Saved entries
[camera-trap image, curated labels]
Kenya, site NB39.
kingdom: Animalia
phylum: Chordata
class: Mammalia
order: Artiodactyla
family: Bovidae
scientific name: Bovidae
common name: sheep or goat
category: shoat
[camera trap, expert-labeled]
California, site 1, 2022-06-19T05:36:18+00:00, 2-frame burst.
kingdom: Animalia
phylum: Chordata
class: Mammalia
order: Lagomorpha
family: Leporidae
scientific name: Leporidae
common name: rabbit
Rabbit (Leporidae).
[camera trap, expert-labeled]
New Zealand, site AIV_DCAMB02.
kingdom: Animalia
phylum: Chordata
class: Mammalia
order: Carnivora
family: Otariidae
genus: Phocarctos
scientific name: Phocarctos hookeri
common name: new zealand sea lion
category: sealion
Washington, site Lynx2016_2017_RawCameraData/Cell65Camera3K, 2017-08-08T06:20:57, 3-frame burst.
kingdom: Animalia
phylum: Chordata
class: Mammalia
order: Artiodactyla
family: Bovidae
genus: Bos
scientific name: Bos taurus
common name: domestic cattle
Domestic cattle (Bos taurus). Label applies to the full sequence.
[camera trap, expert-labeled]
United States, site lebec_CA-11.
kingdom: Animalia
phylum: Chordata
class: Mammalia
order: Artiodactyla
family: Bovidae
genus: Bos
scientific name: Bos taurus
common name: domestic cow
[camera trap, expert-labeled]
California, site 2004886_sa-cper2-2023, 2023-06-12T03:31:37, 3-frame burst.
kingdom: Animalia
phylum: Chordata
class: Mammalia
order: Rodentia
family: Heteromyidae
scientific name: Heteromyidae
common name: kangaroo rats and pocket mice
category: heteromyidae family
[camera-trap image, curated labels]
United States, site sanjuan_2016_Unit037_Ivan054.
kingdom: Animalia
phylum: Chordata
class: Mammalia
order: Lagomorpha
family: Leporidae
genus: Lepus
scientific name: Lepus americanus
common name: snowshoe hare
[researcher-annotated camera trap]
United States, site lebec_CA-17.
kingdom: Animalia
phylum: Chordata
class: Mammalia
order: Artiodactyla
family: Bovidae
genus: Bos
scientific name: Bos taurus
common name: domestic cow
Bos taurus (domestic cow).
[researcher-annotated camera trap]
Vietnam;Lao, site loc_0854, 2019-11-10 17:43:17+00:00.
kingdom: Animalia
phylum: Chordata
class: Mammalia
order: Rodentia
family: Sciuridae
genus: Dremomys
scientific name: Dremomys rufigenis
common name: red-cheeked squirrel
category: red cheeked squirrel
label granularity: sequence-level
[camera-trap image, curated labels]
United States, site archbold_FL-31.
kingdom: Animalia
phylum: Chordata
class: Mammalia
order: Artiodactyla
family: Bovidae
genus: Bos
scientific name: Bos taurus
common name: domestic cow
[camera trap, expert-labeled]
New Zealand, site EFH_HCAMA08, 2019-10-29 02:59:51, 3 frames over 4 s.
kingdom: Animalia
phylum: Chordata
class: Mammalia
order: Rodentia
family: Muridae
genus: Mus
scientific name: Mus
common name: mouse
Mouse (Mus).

### INSTRUCTIONS FOR THE TASK
Copy the data exactly. Leave nothing out.

### YOUR SOLUTION
[camera-trap image, curated labels]
Kenya, site NB39.
kingdom: Animalia
phylum: Chordata
class: Mammalia
order: Artiodactyla
family: Bovidae
scientific name: Bovidae
common name: sheep or goat
category: shoat
[camera trap, expert-labeled]
California, site 1, 2022-06-19T05:36:18+00:00, 2-frame burst.
kingdom: Animalia
phylum: Chordata
class: Mammalia
order: Lagomorpha
family: Leporidae
scientific name: Leporidae
common name: rabbit
Rabbit (Leporidae).
[camera trap, expert-labeled]
New Zealand, site AIV_DCAMB02.
kingdom: Animalia
phylum: Chordata
class: Mammalia
order: Carnivora
family: Otariidae
genus: Phocarctos
scientific name: Phocarctos hookeri
common name: new zealand sea lion
category: sealion
Washington, site Lynx2016_2017_RawCameraData/Cell65Camera3K, 2017-08-08T06:20:57, 3-frame burst.
kingdom: Animalia
phylum: Chordata
class: Mammalia
order: Artiodactyla
family: Bovidae
genus: Bos
scientific name: Bos taurus
common name: domestic cattle
Domestic cattle (Bos taurus). Label applies to the full sequence.
[camera trap, expert-labeled]
United States, site lebec_CA-11.
kingdom: Animalia
phylum: Chordata
class: Mammalia
order: Artiodactyla
family: Bovidae
genus: Bos
scientific name: Bos taurus
common name: domestic cow
[camera trap, expert-labeled]
California, site 2004886_sa-cper2-2023, 2023-06-12T03:31:37, 3-frame burst.
kingdom: Animalia
phylum: Chordata
class: Mammalia
order: Rodentia
family: Heteromyidae
scientific name: Heteromyidae
common name: kangaroo rats and pocket mice
category: heteromyidae family
[camera-trap image, curated labels]
United States, site sanjuan_2016_Unit037_Ivan054.
kingdom: Animalia
phylum: Chordata
class: Mammalia
order: Lagomorpha
family: Leporidae
genus: Lepus
scientific name: Lepus americanus
common name: snowshoe hare
[researcher-annotated camera trap]
United States, site lebec_CA-17.
kingdom: Animalia
phylum: Chordata
class: Mammalia
order: Artiodactyla
family: Bovidae
genus: Bos
scientific name: Bos taurus
common name: domestic cow
Bos taurus (domestic cow).
[researcher-annotated camera trap]
Vietnam;Lao, site loc_0854, 2019-11-10 17:43:17+00:00.
kingdom: Animalia
phylum: Chordata
class: Mammalia
order: Rodentia
family: Sciuridae
genus: Dremomys
scientific name: Dremomys rufigenis
common name: red-cheeked squirrel
category: red cheeked squirrel
label granularity: sequence-level
[camera-trap image, curated labels]
United States, site archbold_FL-31.
kingdom: Animalia
phylum: Chordata
class: Mammalia
order: Artiodactyla
family: Bovidae
genus: Bos
scientific name: Bos taurus
common name: domestic cow
[camera trap, expert-labeled]
New Zealand, site EFH_HCAMA08, 2019-10-29 02:59:51, 3 frames over 4 s.
kingdom: Animalia
phylum: Chordata
class: Mammalia
order: Rodentia
family: Muridae
genus: Mus
scientific name: Mus
common name: mouse
Mouse (Mus).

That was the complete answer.